#### [WHAT YOU SHOULD DO]
Copy every entry word for word. Skip the pictures.

#### [Stored data entries]
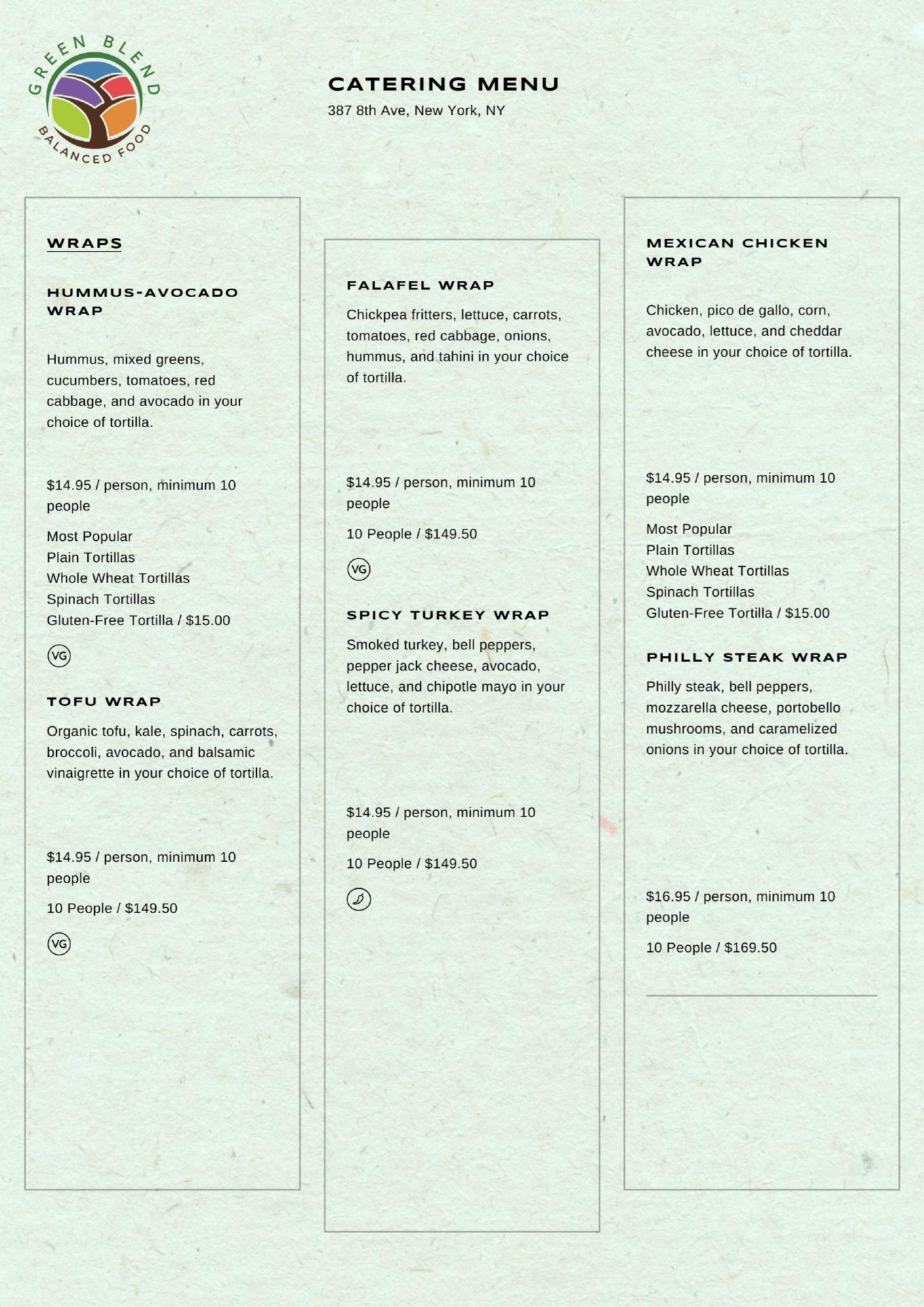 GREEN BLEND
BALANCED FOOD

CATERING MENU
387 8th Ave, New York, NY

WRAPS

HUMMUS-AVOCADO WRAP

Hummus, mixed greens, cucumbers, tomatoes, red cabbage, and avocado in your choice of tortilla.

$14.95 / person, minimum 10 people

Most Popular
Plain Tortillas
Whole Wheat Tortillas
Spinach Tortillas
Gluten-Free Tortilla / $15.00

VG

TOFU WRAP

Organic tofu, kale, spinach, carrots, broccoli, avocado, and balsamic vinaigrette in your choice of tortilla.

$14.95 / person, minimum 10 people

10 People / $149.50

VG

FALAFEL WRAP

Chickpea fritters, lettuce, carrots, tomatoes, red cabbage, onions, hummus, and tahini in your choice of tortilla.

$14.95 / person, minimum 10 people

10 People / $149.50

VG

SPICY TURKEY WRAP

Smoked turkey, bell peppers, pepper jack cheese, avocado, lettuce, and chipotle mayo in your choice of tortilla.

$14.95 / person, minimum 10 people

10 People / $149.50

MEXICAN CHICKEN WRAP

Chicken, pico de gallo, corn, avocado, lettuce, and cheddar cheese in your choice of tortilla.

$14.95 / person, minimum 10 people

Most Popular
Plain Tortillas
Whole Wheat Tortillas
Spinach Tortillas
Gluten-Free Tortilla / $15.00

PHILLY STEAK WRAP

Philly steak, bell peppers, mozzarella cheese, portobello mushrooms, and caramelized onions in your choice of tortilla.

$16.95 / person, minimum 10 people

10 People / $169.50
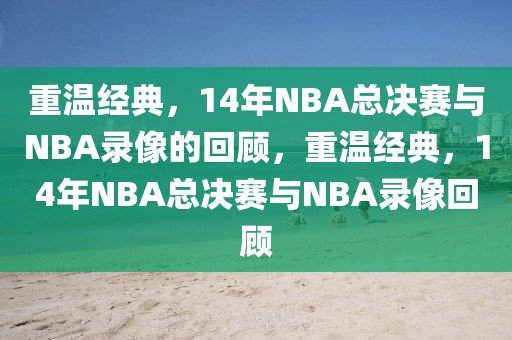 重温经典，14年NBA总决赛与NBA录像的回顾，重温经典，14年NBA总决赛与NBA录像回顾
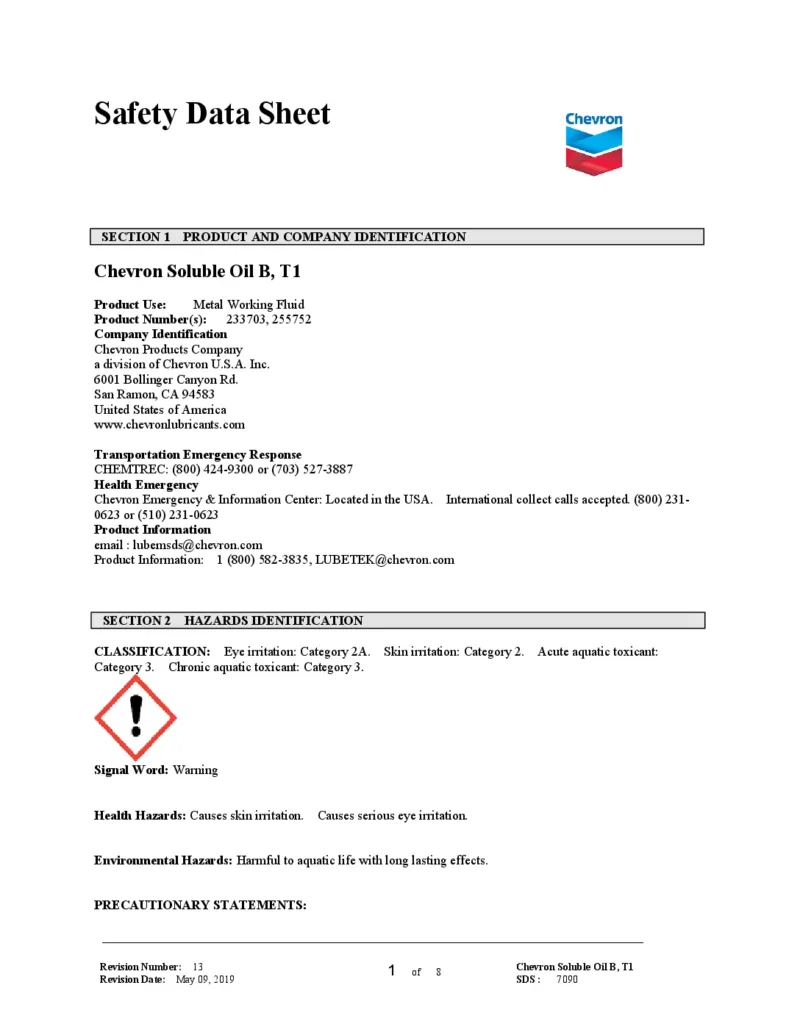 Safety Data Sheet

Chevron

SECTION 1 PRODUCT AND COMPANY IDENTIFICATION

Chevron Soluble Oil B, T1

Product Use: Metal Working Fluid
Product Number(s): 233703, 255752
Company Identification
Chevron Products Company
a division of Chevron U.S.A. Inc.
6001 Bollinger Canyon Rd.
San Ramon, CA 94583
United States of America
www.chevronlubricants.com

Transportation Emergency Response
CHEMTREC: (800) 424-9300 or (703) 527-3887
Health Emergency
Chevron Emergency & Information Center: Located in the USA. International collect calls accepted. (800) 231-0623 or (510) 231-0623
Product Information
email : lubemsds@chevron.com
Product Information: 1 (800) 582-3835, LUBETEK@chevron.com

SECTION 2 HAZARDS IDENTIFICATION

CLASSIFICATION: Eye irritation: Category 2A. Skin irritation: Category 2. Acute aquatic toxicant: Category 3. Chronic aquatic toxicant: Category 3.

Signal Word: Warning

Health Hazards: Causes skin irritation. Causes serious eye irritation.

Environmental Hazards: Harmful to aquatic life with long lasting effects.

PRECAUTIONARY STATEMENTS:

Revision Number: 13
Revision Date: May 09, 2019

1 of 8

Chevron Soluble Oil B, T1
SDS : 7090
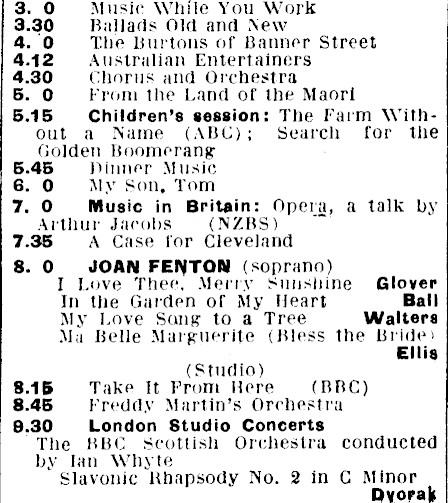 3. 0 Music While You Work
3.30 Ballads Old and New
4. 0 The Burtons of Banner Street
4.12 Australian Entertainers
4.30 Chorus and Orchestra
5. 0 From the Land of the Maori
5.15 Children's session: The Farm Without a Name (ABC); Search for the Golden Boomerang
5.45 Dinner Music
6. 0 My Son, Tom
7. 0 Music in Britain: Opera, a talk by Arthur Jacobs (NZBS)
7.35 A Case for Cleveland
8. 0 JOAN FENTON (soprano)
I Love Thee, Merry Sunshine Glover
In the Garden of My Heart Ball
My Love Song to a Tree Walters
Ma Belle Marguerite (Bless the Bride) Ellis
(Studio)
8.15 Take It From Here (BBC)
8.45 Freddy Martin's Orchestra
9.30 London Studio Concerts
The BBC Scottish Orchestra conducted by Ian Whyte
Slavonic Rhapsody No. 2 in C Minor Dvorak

#### [OUTPUT BELOW]
 GREEN BLEND
BALANCED FOOD

CATERING MENU
387 8th Ave, New York, NY

WRAPS

HUMMUS-AVOCADO WRAP

Hummus, mixed greens, cucumbers, tomatoes, red cabbage, and avocado in your choice of tortilla.

$14.95 / person, minimum 10 people

Most Popular
Plain Tortillas
Whole Wheat Tortillas
Spinach Tortillas
Gluten-Free Tortilla / $15.00

VG

TOFU WRAP

Organic tofu, kale, spinach, carrots, broccoli, avocado, and balsamic vinaigrette in your choice of tortilla.

$14.95 / person, minimum 10 people

10 People / $149.50

VG

FALAFEL WRAP

Chickpea fritters, lettuce, carrots, tomatoes, red cabbage, onions, hummus, and tahini in your choice of tortilla.

$14.95 / person, minimum 10 people

10 People / $149.50

VG

SPICY TURKEY WRAP

Smoked turkey, bell peppers, pepper jack cheese, avocado, lettuce, and chipotle mayo in your choice of tortilla.

$14.95 / person, minimum 10 people

10 People / $149.50

MEXICAN CHICKEN WRAP

Chicken, pico de gallo, corn, avocado, lettuce, and cheddar cheese in your choice of tortilla.

$14.95 / person, minimum 10 people

Most Popular
Plain Tortillas
Whole Wheat Tortillas
Spinach Tortillas
Gluten-Free Tortilla / $15.00

PHILLY STEAK WRAP

Philly steak, bell peppers, mozzarella cheese, portobello mushrooms, and caramelized onions in your choice of tortilla.

$16.95 / person, minimum 10 people

10 People / $169.50
 重温经典，14年NBA总决赛与NBA录像的回顾，重温经典，14年NBA总决赛与NBA录像回顾
 Safety Data Sheet

Chevron

SECTION 1 PRODUCT AND COMPANY IDENTIFICATION

Chevron Soluble Oil B, T1

Product Use: Metal Working Fluid
Product Number(s): 233703, 255752
Company Identification
Chevron Products Company
a division of Chevron U.S.A. Inc.
6001 Bollinger Canyon Rd.
San Ramon, CA 94583
United States of America
www.chevronlubricants.com

Transportation Emergency Response
CHEMTREC: (800) 424-9300 or (703) 527-3887
Health Emergency
Chevron Emergency & Information Center: Located in the USA. International collect calls accepted. (800) 231-0623 or (510) 231-0623
Product Information
email : lubemsds@chevron.com
Product Information: 1 (800) 582-3835, LUBETEK@chevron.com

SECTION 2 HAZARDS IDENTIFICATION

CLASSIFICATION: Eye irritation: Category 2A. Skin irritation: Category 2. Acute aquatic toxicant: Category 3. Chronic aquatic toxicant: Category 3.

Signal Word: Warning

Health Hazards: Causes skin irritation. Causes serious eye irritation.

Environmental Hazards: Harmful to aquatic life with long lasting effects.

PRECAUTIONARY STATEMENTS:

Revision Number: 13
Revision Date: May 09, 2019

1 of 8

Chevron Soluble Oil B, T1
SDS : 7090
 3. 0 Music While You Work
3.30 Ballads Old and New
4. 0 The Burtons of Banner Street
4.12 Australian Entertainers
4.30 Chorus and Orchestra
5. 0 From the Land of the Maori
5.15 Children's session: The Farm Without a Name (ABC); Search for the Golden Boomerang
5.45 Dinner Music
6. 0 My Son, Tom
7. 0 Music in Britain: Opera, a talk by Arthur Jacobs (NZBS)
7.35 A Case for Cleveland
8. 0 JOAN FENTON (soprano)
I Love Thee, Merry Sunshine Glover
In the Garden of My Heart Ball
My Love Song to a Tree Walters
Ma Belle Marguerite (Bless the Bride) Ellis
(Studio)
8.15 Take It From Here (BBC)
8.45 Freddy Martin's Orchestra
9.30 London Studio Concerts
The BBC Scottish Orchestra conducted by Ian Whyte
Slavonic Rhapsody No. 2 in C Minor Dvorak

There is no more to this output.